=== Text under study ===
Blanket Stories: Transportation Object, Generous Ones, Trek

A sculpture commissioned for the Haub Family Galleries at the Tacoma Art Museum

Final construction at Walla Walla Foundry, prior to molding and casting. Figure at center is the artist's daughter Evelyn.

Curator's statement

Rock Hushka
Chief Curator
Tacoma Museum of Art

Blankets play a central role in Marie Watt’s sculptural practice, equally as sculptural material and conceptual foundation. Watt believes that blankets provide access to social connections, historical traditions, and cross-cultural meanings. For almost a decade, Watt has further developed her use of blankets through a series of sculptures titled Blanket Stories. These large-scale works are composed of blankets collected by the artist through her requests to a community for donations of both blankets and stories about the importance of each blanket to the individual or family.

For Tacoma Art Museum, Watt created Blanket Stories: Transportation Object, Generous Ones, Trek. The sculpture’s form and color relate to her 2011 maquette Cradle (blue), a möbius-like set of rings cast in resin and composed from small swatches of fabric, neatly folded into tiny squares. Given the site conditions, Watt distilled the form of the earlier maquette and envisioned a section resulting in two arching, twisting, and crossing columns of blankets that spring from the ground and reach to the museum building.

Blanket Stories: Transportation Object, Generous Ones, Trek evolved into a new, hybrid form of sculpture in two inseparable parts. The first is the physical object: 16-foot and 18-foot cast bronze elements that grace Pacific Avenue. The casting process captured the textures, fringe, and bindings of nearly 350 different blankets. Both stacks have been given a cerulean blue patina that the artist terms “safety blue.” This color references the sky, rain, and highway signs such as those identifying exits for hospitals.
===
• [Apply what you read]
a - Answer these questions about the curator's statement on the Blanket Stories sculpture:
(i) Where did final construction take place before molding and casting?
(ii) In what year did the artist make the maquette Cradle (blue)?
(iii) What term does the artist use for the cerulean blue patina on both stacks?
b - What comes next in the curator's statement on the Blanket Stories sculpture? Write the following passage, picking up after its final sentence.
=== Data shown ===
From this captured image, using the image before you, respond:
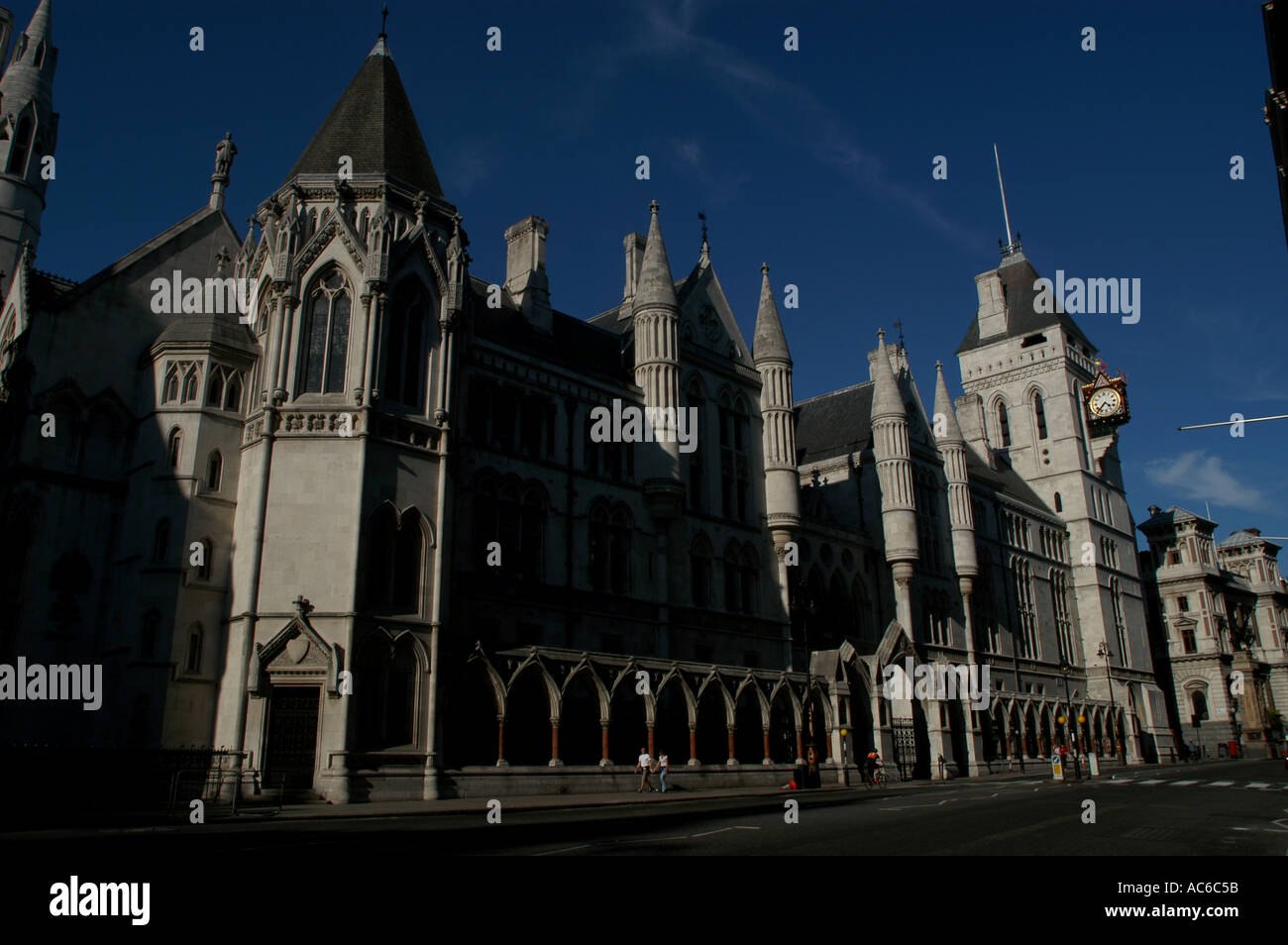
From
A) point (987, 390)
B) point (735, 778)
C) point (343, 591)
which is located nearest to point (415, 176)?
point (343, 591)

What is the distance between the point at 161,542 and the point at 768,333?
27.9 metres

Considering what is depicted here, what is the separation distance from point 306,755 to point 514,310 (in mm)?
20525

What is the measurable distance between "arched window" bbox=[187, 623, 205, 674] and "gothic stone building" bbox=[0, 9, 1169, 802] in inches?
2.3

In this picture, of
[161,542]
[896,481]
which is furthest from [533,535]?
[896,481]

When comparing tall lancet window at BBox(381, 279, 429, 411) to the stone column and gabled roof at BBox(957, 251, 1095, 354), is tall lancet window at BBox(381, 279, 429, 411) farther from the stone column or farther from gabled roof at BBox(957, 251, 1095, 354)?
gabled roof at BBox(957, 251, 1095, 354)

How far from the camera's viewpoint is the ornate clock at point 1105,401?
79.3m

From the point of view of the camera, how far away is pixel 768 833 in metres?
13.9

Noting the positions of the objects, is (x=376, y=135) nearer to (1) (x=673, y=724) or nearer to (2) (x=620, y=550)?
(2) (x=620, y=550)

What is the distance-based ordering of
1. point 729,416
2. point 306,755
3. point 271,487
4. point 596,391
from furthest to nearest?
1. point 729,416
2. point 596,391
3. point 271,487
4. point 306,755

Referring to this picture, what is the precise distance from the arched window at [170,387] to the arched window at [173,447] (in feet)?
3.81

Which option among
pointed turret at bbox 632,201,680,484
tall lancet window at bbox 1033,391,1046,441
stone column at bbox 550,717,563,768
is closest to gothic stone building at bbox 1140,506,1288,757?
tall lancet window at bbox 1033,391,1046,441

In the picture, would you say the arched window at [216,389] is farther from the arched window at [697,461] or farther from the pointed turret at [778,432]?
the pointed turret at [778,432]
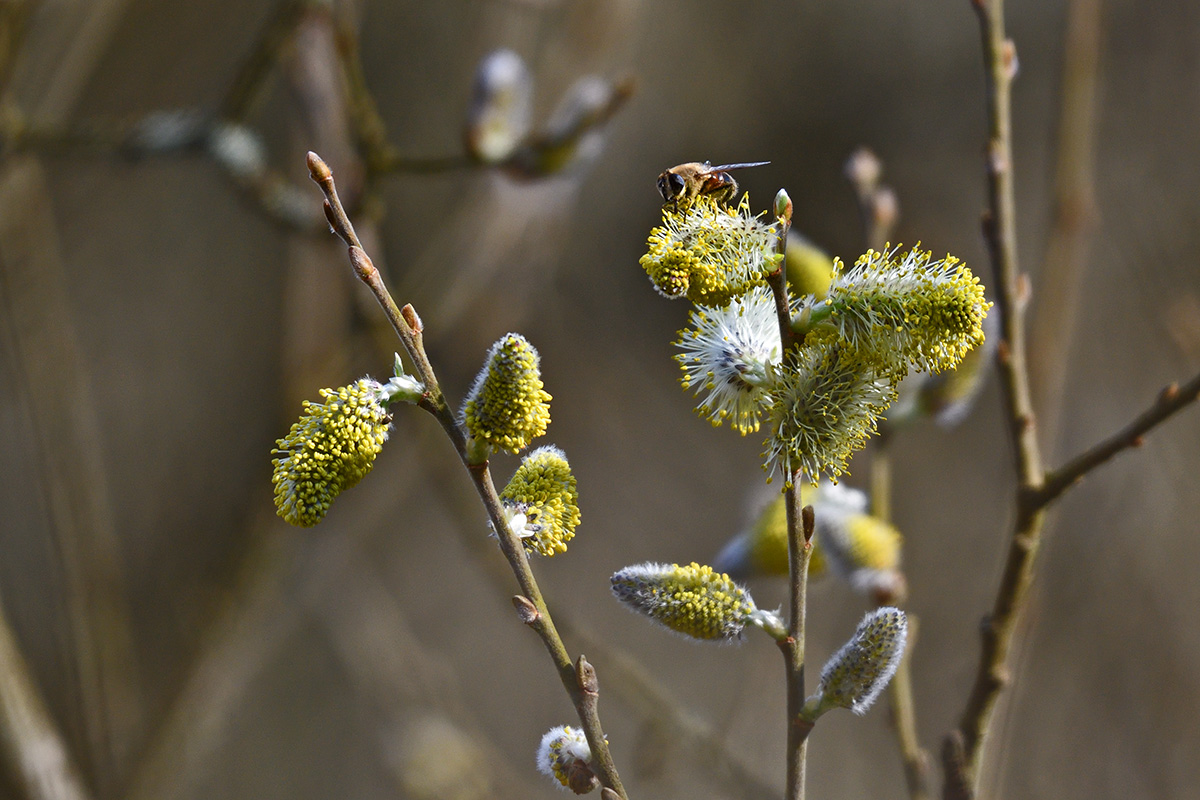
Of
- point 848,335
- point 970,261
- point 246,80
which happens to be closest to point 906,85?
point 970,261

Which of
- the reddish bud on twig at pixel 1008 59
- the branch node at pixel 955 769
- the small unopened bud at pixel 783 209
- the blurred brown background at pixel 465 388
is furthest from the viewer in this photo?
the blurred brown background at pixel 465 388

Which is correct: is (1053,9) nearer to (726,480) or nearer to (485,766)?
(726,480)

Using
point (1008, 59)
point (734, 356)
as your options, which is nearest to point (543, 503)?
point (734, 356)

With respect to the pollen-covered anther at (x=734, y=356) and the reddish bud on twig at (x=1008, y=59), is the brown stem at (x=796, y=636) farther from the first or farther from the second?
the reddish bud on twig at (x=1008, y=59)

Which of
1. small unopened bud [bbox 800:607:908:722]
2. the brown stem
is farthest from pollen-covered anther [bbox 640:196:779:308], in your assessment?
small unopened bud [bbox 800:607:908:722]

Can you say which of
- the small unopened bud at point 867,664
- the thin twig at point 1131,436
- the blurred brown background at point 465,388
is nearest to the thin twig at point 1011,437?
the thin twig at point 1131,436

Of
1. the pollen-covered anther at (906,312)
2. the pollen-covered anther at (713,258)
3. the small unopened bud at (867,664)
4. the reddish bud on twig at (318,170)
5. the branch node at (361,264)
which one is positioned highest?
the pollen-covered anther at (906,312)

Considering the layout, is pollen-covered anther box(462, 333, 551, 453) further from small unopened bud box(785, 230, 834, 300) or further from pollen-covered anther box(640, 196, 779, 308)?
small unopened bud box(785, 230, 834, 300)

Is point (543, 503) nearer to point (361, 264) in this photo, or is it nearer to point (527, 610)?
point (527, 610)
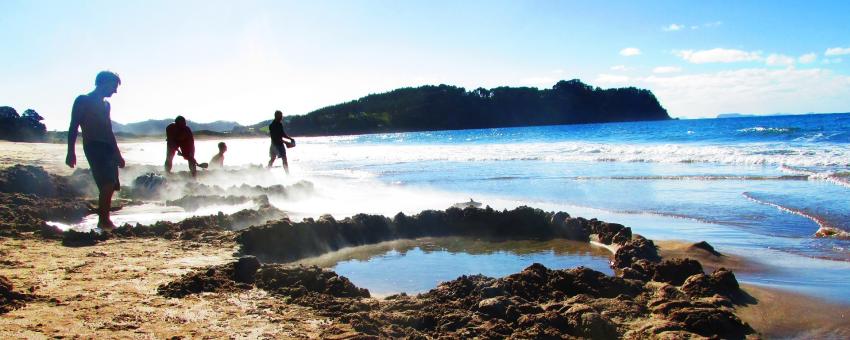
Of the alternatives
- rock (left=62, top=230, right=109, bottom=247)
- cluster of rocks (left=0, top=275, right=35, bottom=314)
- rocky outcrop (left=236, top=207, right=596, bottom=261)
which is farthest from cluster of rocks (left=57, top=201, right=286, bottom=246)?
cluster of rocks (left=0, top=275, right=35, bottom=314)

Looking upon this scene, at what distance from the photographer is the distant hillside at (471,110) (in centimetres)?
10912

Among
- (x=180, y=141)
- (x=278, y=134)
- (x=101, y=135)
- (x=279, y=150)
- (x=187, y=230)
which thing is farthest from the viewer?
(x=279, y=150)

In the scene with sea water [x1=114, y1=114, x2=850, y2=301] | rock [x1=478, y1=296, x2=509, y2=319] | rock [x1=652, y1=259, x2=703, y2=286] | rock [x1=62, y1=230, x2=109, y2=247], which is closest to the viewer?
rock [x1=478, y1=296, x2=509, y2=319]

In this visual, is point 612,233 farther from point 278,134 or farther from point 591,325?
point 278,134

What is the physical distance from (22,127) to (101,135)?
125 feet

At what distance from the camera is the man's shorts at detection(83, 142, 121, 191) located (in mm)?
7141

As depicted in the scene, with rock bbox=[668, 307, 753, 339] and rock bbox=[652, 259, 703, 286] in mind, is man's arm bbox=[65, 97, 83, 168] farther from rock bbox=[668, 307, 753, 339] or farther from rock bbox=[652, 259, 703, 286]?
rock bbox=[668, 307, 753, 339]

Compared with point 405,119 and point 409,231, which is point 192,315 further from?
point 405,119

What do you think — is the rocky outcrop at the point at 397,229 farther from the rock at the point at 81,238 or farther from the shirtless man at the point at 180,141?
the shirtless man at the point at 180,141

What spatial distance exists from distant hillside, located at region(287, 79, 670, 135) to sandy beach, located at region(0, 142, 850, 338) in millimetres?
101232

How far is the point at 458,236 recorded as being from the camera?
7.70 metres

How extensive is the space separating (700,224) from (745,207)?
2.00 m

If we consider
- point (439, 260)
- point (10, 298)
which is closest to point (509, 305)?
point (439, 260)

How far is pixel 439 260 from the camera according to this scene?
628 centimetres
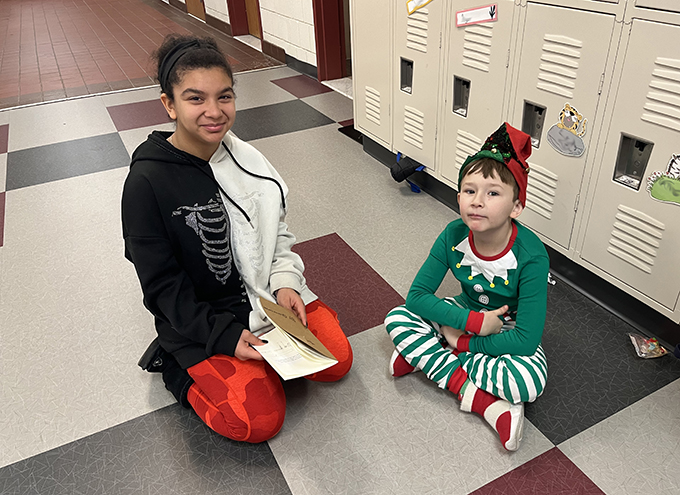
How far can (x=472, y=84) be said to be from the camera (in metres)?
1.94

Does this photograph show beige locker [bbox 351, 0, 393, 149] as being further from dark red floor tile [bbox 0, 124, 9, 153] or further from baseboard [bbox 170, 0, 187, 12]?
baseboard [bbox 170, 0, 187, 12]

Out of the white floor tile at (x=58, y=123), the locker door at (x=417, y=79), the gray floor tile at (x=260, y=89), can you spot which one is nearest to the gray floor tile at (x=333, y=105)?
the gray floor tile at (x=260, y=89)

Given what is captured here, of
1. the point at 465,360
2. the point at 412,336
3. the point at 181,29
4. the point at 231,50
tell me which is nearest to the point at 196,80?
===
• [Responses in order]
a -
(i) Walla Walla Foundry
(ii) 2011
(iii) "Safety blue"

b -
The second aspect is access to the information and stories provided about each of the blankets by the donors. Working with the museum, the artist collected blankets from members of the community, asking the donors to share their memories and stories. The sum of these stories proves how we share a common humanity. They reveal that a simple household item offers comfort, protection, and security across all human categories—race, class, gender, occupation, age. Blankets also represent sacrifice, generosity, and emotional bonds.

Watt recognizes that blankets served this purpose for generations and distilled this into the title. She discovered that cradle boards were categorized as “transportation objects” while researching at the Smithsonian Institution’s National Museum of the American Indian. She explains that Generous Ones “acknowledges Tacoma’s indigenous inhabitants, the Puyallup and Coast Salish People. The name Puyallup or S’Puyalupubsh means ‘generous and welcoming behavior to all people (friends and strangers) who enter our lands.’ The phrase ‘Generous Ones’ also allows us to reflect and acknowledge those who are generous in our lives.” The word trek evokes a slow journey as well as the dynamics of migrating and settling in a new place, a subtle reference to the new Haub Family Collection of Western American art, recently gifted to Tacoma Art Museum.

The combination of a graceful, magnificent bronze sculpture and the generosity of the many blanket donors represents the core values of Tacoma Art Museum and the communities that support the museum. Blanket Stories: Transportation Object, Generous Ones, Trek will remind generations of visitors to Tacoma that our personal histories connect and that we thrive together.

Tacoma Art Museum acknowledges the generosity, expertise, and good will of the many individuals of the Walla Walla Foundry for the realization of Blanket Stories: Transportation Object, Generous Ones, Trek.